- What you will do -
Please repeat the material from the line holding "In this photograph, is" through its final line, inclusive.

- Provided data -

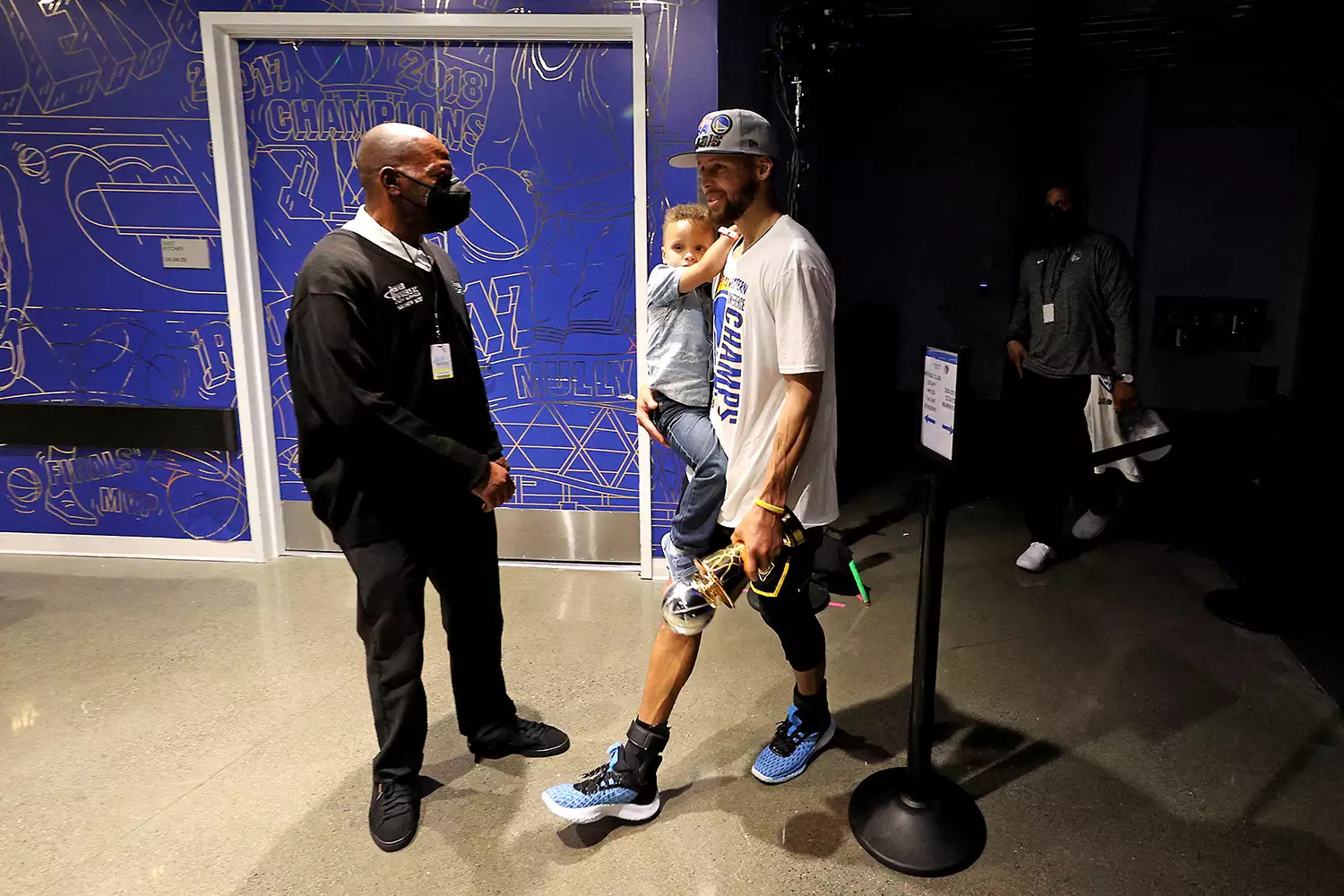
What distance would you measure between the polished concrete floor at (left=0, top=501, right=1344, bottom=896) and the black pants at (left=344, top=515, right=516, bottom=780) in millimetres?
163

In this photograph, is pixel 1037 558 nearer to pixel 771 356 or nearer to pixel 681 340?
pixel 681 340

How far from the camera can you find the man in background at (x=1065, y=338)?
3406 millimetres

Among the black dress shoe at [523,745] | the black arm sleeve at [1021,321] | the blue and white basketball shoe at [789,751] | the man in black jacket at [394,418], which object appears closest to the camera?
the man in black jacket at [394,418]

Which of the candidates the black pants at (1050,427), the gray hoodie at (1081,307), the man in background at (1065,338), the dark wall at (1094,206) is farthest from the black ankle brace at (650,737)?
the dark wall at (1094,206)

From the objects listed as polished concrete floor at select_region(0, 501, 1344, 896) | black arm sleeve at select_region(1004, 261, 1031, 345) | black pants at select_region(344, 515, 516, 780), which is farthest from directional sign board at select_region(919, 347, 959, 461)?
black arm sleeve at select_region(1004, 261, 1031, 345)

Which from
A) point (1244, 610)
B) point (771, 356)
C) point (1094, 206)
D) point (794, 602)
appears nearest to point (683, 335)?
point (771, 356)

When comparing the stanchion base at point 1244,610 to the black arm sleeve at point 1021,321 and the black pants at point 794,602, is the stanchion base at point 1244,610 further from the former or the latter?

- Exercise response -
In this photograph, is pixel 1037 558 nearer to pixel 771 356 or nearer to pixel 681 340?
pixel 681 340

How far from the camera can you find the man in background at (x=1065, y=338)?
3406 millimetres

Among the black dress shoe at [523,745] | the black arm sleeve at [1021,321] | the blue and white basketball shoe at [789,751] | the man in black jacket at [394,418], which object appears closest to the camera?
the man in black jacket at [394,418]

Which of the candidates the black pants at (1050,427), the gray hoodie at (1081,307), the man in background at (1065,338), the dark wall at (1094,206) is farthest from the black ankle brace at (650,737)?
the dark wall at (1094,206)

From the objects listed as polished concrete floor at select_region(0, 501, 1344, 896) | black arm sleeve at select_region(1004, 261, 1031, 345) | black pants at select_region(344, 515, 516, 780), which is farthest from directional sign board at select_region(919, 347, 959, 461)?
black arm sleeve at select_region(1004, 261, 1031, 345)

Which from
A) point (1244, 610)
B) point (771, 356)
C) point (1094, 206)
D) point (794, 602)
appears nearest to point (683, 335)?
point (771, 356)

When comparing the stanchion base at point 1244,610 to the black arm sleeve at point 1021,321 and the black pants at point 794,602, is the stanchion base at point 1244,610 further from the former or the latter?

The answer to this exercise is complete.